Received 18 May 2011; Revised 12 October 2011; Accepted 17 October 2011

Academic Editor: Dominic Fan

Copyright © 2012 Kazuhide Takahashi. This is an open access article distributed under the Creative Commons Attribution License, which permits unrestricted use, distribution, and reproduction in any medium, provided the original work is properly cited.

Abstract

E-cadherin is one of the key molecules in the formation of cell-cell adhesion and interacts intracellularly with a group of proteins collectively named catenins, through which the E-cadherin-catenin complex is anchored to actin-based cytoskeletal components.
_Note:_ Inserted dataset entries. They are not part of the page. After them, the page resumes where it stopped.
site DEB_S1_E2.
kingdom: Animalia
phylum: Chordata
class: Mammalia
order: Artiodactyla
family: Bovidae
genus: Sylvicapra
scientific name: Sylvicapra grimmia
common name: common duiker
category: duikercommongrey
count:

Although cell-cell adhesion is often disrupted in cancer cells by either genetic or epigenetic alterations in cell adhesion molecules, disruption of cell-cell adhesion alone seems to be insufficient for the induction of cancer cell migration and invasion. A small GTP-binding protein, Rac1, induces the specific cellular protrusions lamellipodia via WAVE2, a member of WASP/WAVE family of the actin cytoskeletal regulatory proteins. Biochemical and pharmacological investigations have revealed that WAVE2 interacts with many proteins that regulate microtubule growth, actin assembly, and membrane targeting of proteins, all of which are necessary for directional cell migration through lamellipodia formation. These findings might have important implications for the development of effective therapeutic agents against cancer cell migration and invasion.